The young man is cocky and plays a heavy-handed game and Geralt forfeits the first round having learned what he needed to. He steals the Northern spies in the second round and uses them effectively in the third, and when DeMoignes loses, he spits in Geralt’s face and storms out of the arena, mumbling something about mutant cheats. 

“Pleasant fellow,” Geralt mutters under his breath before returning to Jaskier who is still fuming at DeMoignes’s retreating form. 

“And he calls himself a _noble_ ,” Jaskier sneers, “there’s nothing noble about that kind of behaviour. Come here, my love, and I’ll –”

“No need,” Geralt interrupts, having already smeared the boy’s spit onto the sleeve of his shirt. “Who’s left?” he asks, squinting at the distant board. “Pablo Espero, Ingrid Smith, Sebastian…Vatis?” 

Geralt frowns. Either Sebastian is having a deceptively easy time at this competition or he’s somehow vastly improved at gwent since last they met. Or, perhaps, Geralt realises with a heavy sense of guilt, he had been too afraid to best a Witcher outside the safety of a competition. Geralt’s lips twist with the unpleasant realisation. He hadn’t smelled any apprehension coming from the man when they played but you don’t need to be actively afraid to be wary. Geralt feels rotten that he may have unintentionally cheated the poet out of his coin.

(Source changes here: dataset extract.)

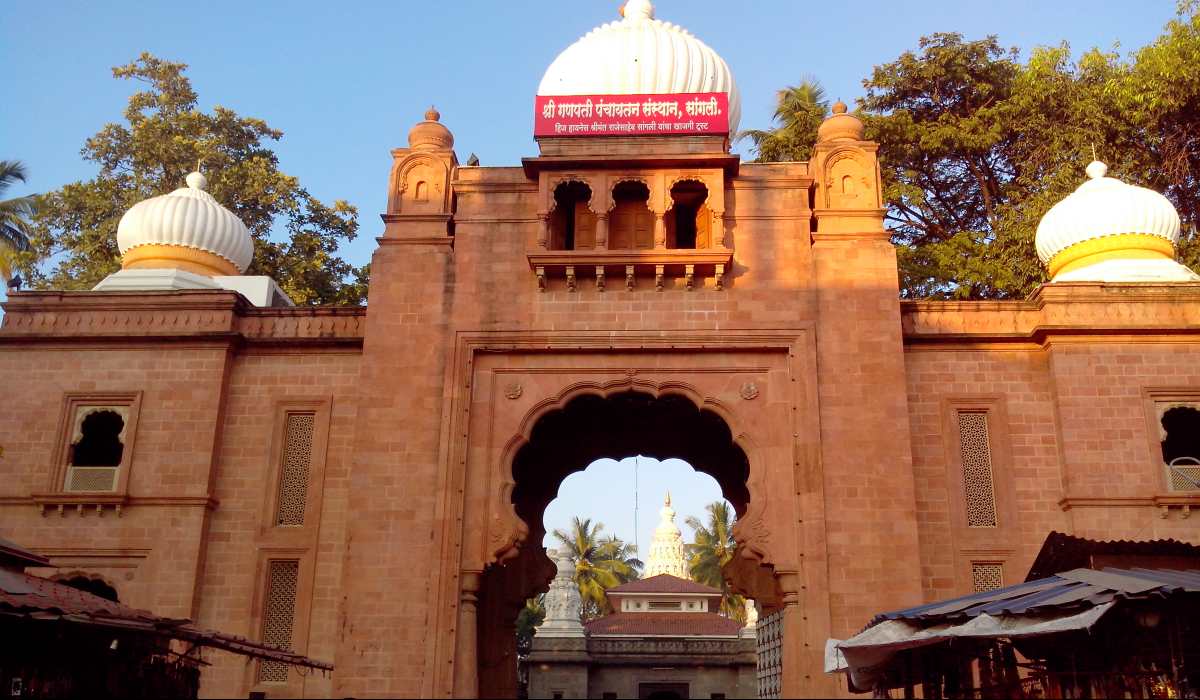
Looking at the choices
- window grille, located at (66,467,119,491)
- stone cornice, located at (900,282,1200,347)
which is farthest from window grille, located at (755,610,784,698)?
window grille, located at (66,467,119,491)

“What is it?” Jaskier asks, with a comforting hand on his elbow. “You look worried.”

Geralt shakes his head and studies the board. “Anything you can tell me about these remaining two?”

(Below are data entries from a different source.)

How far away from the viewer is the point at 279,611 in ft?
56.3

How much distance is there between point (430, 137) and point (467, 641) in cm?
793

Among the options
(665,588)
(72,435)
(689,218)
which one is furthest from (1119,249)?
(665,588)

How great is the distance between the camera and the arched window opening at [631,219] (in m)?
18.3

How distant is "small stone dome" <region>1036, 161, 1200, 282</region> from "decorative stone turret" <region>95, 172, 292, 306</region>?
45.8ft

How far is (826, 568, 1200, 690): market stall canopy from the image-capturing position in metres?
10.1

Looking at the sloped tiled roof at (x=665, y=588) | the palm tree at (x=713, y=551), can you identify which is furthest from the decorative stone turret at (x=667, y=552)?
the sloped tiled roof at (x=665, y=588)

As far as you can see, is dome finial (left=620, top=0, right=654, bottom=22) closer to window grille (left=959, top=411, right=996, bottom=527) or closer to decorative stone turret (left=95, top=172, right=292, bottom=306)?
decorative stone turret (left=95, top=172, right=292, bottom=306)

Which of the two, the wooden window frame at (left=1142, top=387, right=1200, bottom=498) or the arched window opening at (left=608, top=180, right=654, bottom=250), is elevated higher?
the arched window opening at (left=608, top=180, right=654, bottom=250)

“Ingrid is a seamstress. She prefers the Monsters deck, which I know because I met her husband in the pub once and he said she was turning into one because she played it so much. She sold their son to a widow or something without his consent. He was _pissed_. Made a pretty good verse in _Drink Your Sorrows_ though, wouldn’t you agree?”

Geralt grunts his agreement. “And Pablo?”

Jaskier shrugs. “The baker. Hangs out at the Rosebud with the rest of us degenerates, though you wouldn’t know it by the light of day. He’s a cool dude. Always turns down my advances but I try not to take it personal, I just don’t think he’s into that stuff, you know? Some people aren’t. Seems happy with just his bread and his cat. Anyway, I think I’ve seen purple cards with him before?”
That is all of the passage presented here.